Guilherme Rodrigues
Notas Báquicas
Vinho marrom, vinho turvo, vinho sadio e vinho acabado
Leitor ilustre da coluna, amante de bons vinhos, relatou ouvir com frequência de vendedores das lojas do Mercado Municipal de Curitiba e outras pela cidade, que vinho turvo é vinho estragado, vinho marrom idem, e que vinho com idade fica marrom – portanto estaria estragado. Perguntou se é assim mesmo.
Tenho a dizer que não, não é bem assim. De tudo a única verdade é que vinho amarronzado ou marrom é vinho oxidado e passado. Vinho decadente, começando a oxidar, mas em geral bebível, quando o amarronzado ainda é tênue e está no início. E vinho arruinado se o amarronzado é mais presente ou intenso. Seja branco, tinto, fortificado, espumante ou outro tipo. Tons marrons denotam oxidação maligna, que arruina o vinho. O aroma e sabor são sempre desagradáveis, avinagrados, por vezes até nauseantes. O destino de uma garrafa assim, mesmo que seja Château Pétrus, é o ralo da pia.

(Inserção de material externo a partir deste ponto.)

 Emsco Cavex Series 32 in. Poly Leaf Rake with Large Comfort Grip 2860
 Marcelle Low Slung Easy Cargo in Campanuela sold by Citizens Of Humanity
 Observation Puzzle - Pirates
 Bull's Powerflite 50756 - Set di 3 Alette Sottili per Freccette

Se olhar a garrafa contra a luz e o vinho estiver amarronzado ou se vinho branco jovem de cor escurecida, não compre, será vinho passado. Quase sempre estragado pelos maus cuidados com as garrafas no percurso da distribuição ou ponto de venda. Aliás, nem deveria estar no ponto de vendas. Se estiver, cuide-se com a loja. Não deveriam expor nem vender vinhos visivelmente passados. Compras pela internet nesse ponto são mais arriscadas pois você não pode avaliar a garrafa antecipadamente.
Agora, vinho turvo na grande maioria das vezes - especialmente se vinho com idade - é vinho sadio, mas cujo depósito (borra) foi agitado e emulsionou-se no líquido limpo. Basta deixar a garrafa em pé (se for beber logo) ou deitada (se for guardar) que a borra depositará no fundo da garrafa e o vinho limpo surgirá. Já bebi muitas dezenas de milhares de garrafas de todo tipo de vinho. Pouquíssimas, e quase todas de vinhos naturais, onde a turbidez não era depósito emulsionado, mas vinho mal.

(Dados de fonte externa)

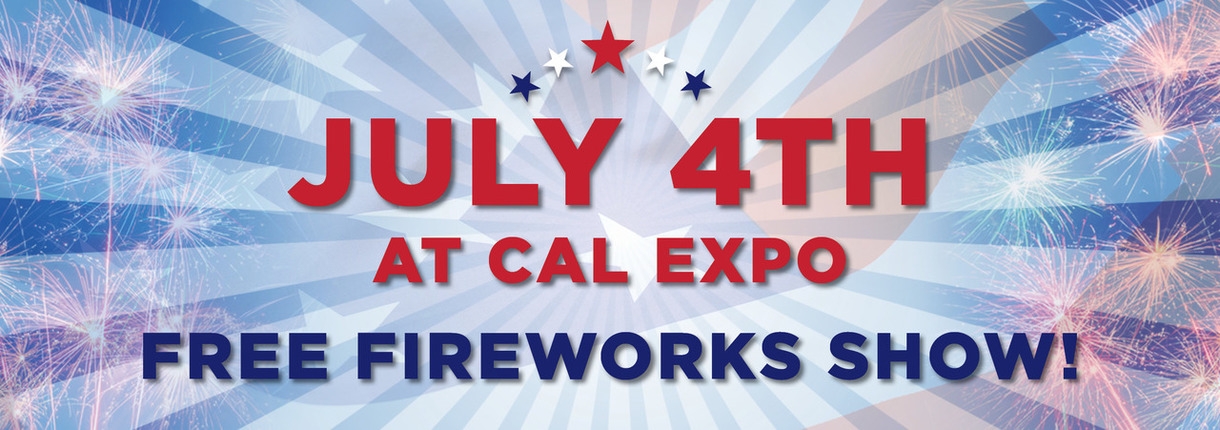 Fireworks Light up Cal Expo on July 4th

Mas se o vinho for jovem, digamos, menos de 5 anos, por aí, e estiver turvo, é sinal de que pode estar estragado, pois com essa idade ainda não deu tempo para criar borra suficiente para turvar a bebida. Nessas situações os dizeres dos vendedores com que abri a coluna, podem ser aplicados. Mas não em relação a vinhos sadios, velhos, com depósito. Os mais etéreos e sensacionais que podem haver.
Como já dissemos aqui, o depósito emulsionado ao vinho sadio não o estraga, mas abafa os aromas e sabores, tirando o encanto especial da bebida. Agora, se deixada a garrafa em repouso por diversos dias e a borra não decantar, o vinho continuar turvo, aí sim será sinal de vinho que pode estar estragado.

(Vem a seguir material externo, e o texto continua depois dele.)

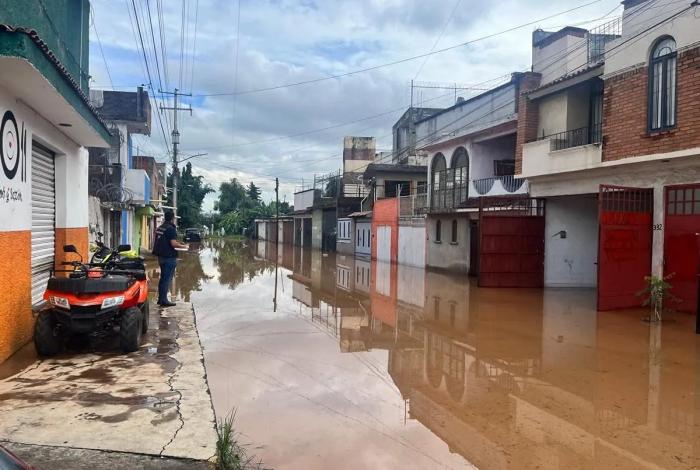 SSM, en alerta con brigadas ante emergencias por lluvias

No caso dos vinhos naturais é bem mais comum azar com garrafa. Explica-se pois tem muito pouca ou nenhuma proteção química. Mesmo rótulos de alguns milhares de reais a garrafa por vezes estão passados – com segunda fermentação e agulhas ou turbidez sem que seja da borra. O gosto não enganará, será desagradável, desequilibrado. Aqui também é caso para devolução, desde que você não beba a garrafa antes. Prova, desaprova pelo defeito grave, arrolha, avisa o vendedor e troca.
Atualmente, quase não há mais, porém no passado havia vinhos engarrafados muito jovens, recém-saídos das cubas de fermentação, sem amadurecimento, verdes, que apresentavam turbidez. Tipicamente os famosos Vinhos Verdes de Portugal e algo do Beaujolais em França. Nesses casos não era sinal de decrepitude, antes de excessiva juventude.
Em uma palavra, vinho marrom é vinho passado; mas vinho turvo na quase totalidade das vezes não é vinho passado. Se for marrom e turvo, tem tudo para ser um defunto, basta cheirar antes de entornar pela pia.
Se o vinho for jovem, menos de 5 anos mais ou menos, mas estiver turvo, sinal de que pode estar estragado, mesmo não tendo ainda ficado amarronzado – mas quase sempre já terá tons marrons.
Agora, que vinho velho fique marrom e turvo não é verdade. Já bebi vinhos do Porto e da Madeira do século XVIII e XIX, portanto mais do que centenários, de cor âmbar, âmbar bem claro, brilhante e luzidia e de grande frescor e muita vida. Idem vinhos de mesa, brancos e tintos, quase centenários, igualmente perfeitos.